• [Task data]:
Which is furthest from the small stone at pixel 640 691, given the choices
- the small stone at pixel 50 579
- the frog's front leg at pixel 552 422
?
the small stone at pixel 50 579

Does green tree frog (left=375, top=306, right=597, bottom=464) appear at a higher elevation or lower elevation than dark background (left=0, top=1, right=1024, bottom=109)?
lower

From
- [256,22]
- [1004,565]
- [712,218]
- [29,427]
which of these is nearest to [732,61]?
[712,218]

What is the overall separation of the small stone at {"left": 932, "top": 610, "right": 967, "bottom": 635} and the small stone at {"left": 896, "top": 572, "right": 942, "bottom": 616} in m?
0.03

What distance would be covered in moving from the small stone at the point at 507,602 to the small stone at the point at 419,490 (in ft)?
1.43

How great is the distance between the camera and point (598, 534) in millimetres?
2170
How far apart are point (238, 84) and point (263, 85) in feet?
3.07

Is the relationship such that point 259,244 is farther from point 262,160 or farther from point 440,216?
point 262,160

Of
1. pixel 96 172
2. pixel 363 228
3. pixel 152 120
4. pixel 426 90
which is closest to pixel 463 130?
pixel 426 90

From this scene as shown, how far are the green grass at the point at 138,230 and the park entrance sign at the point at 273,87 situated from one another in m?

• [Exercise task]: Output all records verbatim.

• [Answer below]:
Which is furthest from the small stone at pixel 640 691, given the choices
- the small stone at pixel 50 579
- the frog's front leg at pixel 552 422
?
the small stone at pixel 50 579

Does green tree frog (left=375, top=306, right=597, bottom=464) appear at a higher elevation or lower elevation than dark background (left=0, top=1, right=1024, bottom=109)?
lower

From
- [256,22]
- [1004,565]
- [712,218]
- [29,427]
which of these is nearest to [732,61]?
[712,218]

What is the overall separation of the small stone at {"left": 932, "top": 610, "right": 967, "bottom": 635} and the small stone at {"left": 896, "top": 572, "right": 942, "bottom": 616} in m?
0.03

What distance would be covered in moving from the small stone at the point at 507,602 to the small stone at the point at 419,490 (in ft)?
1.43

How great is the distance between the camera and point (598, 534) in millimetres?
2170
How far apart are point (238, 84) and point (263, 85) in feet?
3.07

Is the relationship such that point 259,244 is farther from point 262,160 or farther from point 440,216?
point 262,160

Of
1. pixel 96 172
2. pixel 363 228
3. pixel 152 120
4. pixel 426 90
which is closest to pixel 463 130?
pixel 426 90

From this scene as shown, how far are the green grass at the point at 138,230 and the park entrance sign at the point at 273,87 situated from one another in m?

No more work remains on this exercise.